**Set exercise 1**
Count the lines in the records below that contain the word "major", treating uppercase and lowercase letters as different, and give only the number.

+-------+

Skip to content

Hardware-Rasterized Ray-Based Gaussian Splatting

Conference: CVPR 2025
arXiv: 2503.18682
Code: https://github.com/facebookresearch/vkraygs
Area: 3D Vision
Keywords: 3D Gaussian Splatting, Hardware Rasterization, Ray Tracing, Novel View Synthesis, VR Rendering

TL;DR

This paper presents VKRayGS, the first hardware-rasterized Ray-based 3D Gaussian Splatting (RayGS) rendering scheme. Through rigorous mathematical derivations, it constructs a minimum bounding quad in 3D space, achieving approximately a 40x rendering speedup while maintaining the high-quality rendering of RayGS, and additionally proposes a MIP anti-aliasing scheme for RayGS.

Background & Motivation

  1. Background: 3D Gaussian Splatting (3DGS) renders scenes via splatting, which is fast but suffers from projection approximation errors. RayGS eliminates this error through exact ray-Gaussian intersection calculation, achieving higher quality rendering.

  2. Limitations of Prior Work: Although RayGS provides better quality, its computational overhead increases significantly. Current mainstream implementations (such as GOF) are based on CUDA software rasterization, resulting in framerates too low to meet the requirements of high-framerate applications like VR.

  3. Key Challenge: The support of standard 3DGS is an ellipse in the image plane, which is easy to rasterize with hardware. However, the support of RayGS can be a half-hyperbola, making it impossible to wrap simply with a quad in the image plane.

  4. Goal: How to map RayGS to the standard hardware rasterization pipeline (vertex shader + fragment shader) while maintaining rendering quality?

  5. Key Insight: Bypass solving for the bounding quad in the image plane, and instead seek a quad in 3D space that bounds the RayGS primitive's support. It is proved that the set of maximum density points on the support boundary forms a 2D ellipse in 3D space, which is isomorphic to a unit circle.

+-------+

**Set exercise 2**
Return the entire Gaussian splatting page above word for word.

**Record set**

+-------+

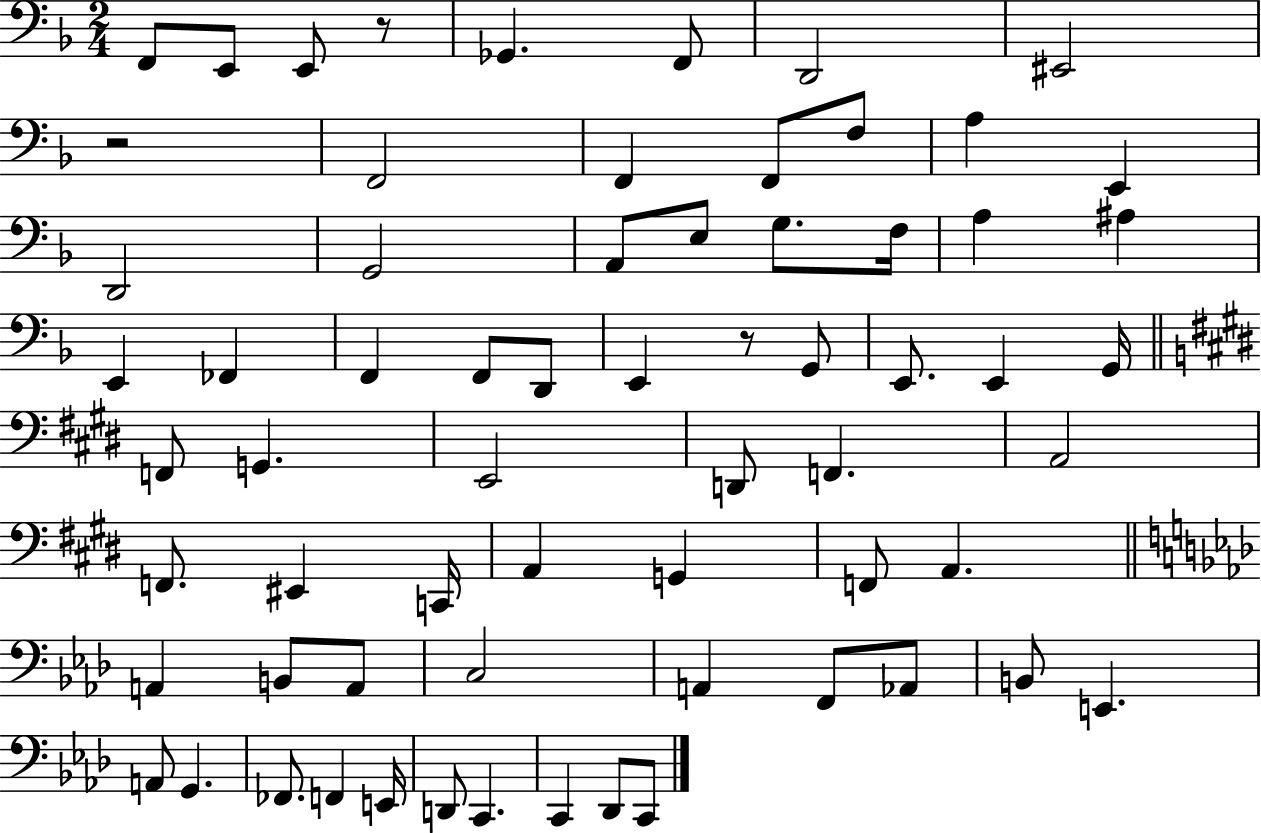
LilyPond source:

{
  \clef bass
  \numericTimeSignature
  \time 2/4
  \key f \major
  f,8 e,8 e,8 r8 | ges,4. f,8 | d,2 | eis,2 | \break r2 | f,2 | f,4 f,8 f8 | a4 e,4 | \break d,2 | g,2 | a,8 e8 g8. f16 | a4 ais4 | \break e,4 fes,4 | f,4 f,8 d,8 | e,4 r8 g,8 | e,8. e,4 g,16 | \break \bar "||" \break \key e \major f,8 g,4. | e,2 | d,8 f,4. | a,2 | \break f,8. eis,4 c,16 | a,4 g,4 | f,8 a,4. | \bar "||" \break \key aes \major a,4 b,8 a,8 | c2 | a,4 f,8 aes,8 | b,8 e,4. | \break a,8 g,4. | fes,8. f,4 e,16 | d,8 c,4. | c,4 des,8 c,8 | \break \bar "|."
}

+-------+

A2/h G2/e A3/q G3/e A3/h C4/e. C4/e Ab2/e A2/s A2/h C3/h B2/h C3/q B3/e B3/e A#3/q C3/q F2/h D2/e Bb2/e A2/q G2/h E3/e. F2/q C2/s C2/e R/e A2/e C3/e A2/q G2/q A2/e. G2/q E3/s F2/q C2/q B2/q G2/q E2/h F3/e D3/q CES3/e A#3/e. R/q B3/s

+-------+

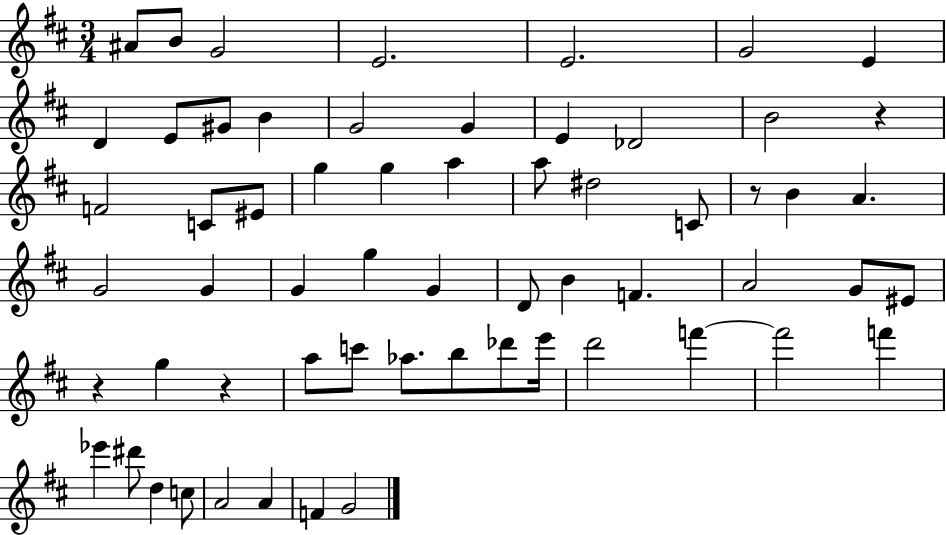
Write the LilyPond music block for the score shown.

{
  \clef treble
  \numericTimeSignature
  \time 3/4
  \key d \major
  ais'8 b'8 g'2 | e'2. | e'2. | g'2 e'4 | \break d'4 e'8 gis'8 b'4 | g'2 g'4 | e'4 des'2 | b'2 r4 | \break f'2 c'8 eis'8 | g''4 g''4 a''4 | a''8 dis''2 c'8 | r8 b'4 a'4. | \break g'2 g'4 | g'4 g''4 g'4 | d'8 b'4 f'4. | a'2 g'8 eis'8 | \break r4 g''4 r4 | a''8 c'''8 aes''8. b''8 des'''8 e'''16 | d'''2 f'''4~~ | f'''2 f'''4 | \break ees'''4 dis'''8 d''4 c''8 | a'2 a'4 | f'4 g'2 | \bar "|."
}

+-------+

**Final answer 1**
3

**Final answer 2**
Skip to content

Hardware-Rasterized Ray-Based Gaussian Splatting

Conference: CVPR 2025
arXiv: 2503.18682
Code: https://github.com/facebookresearch/vkraygs
Area: 3D Vision
Keywords: 3D Gaussian Splatting, Hardware Rasterization, Ray Tracing, Novel View Synthesis, VR Rendering

TL;DR

This paper presents VKRayGS, the first hardware-rasterized Ray-based 3D Gaussian Splatting (RayGS) rendering scheme. Through rigorous mathematical derivations, it constructs a minimum bounding quad in 3D space, achieving approximately a 40x rendering speedup while maintaining the high-quality rendering of RayGS, and additionally proposes a MIP anti-aliasing scheme for RayGS.

Background & Motivation

  1. Background: 3D Gaussian Splatting (3DGS) renders scenes via splatting, which is fast but suffers from projection approximation errors. RayGS eliminates this error through exact ray-Gaussian intersection calculation, achieving higher quality rendering.

  2. Limitations of Prior Work: Although RayGS provides better quality, its computational overhead increases significantly. Current mainstream implementations (such as GOF) are based on CUDA software rasterization, resulting in framerates too low to meet the requirements of high-framerate applications like VR.

  3. Key Challenge: The support of standard 3DGS is an ellipse in the image plane, which is easy to rasterize with hardware. However, the support of RayGS can be a half-hyperbola, making it impossible to wrap simply with a quad in the image plane.

  4. Goal: How to map RayGS to the standard hardware rasterization pipeline (vertex shader + fragment shader) while maintaining rendering quality?

  5. Key Insight: Bypass solving for the bounding quad in the image plane, and instead seek a quad in 3D space that bounds the RayGS primitive's support. It is proved that the set of maximum density points on the support boundary forms a 2D ellipse in 3D space, which is isomorphic to a unit circle.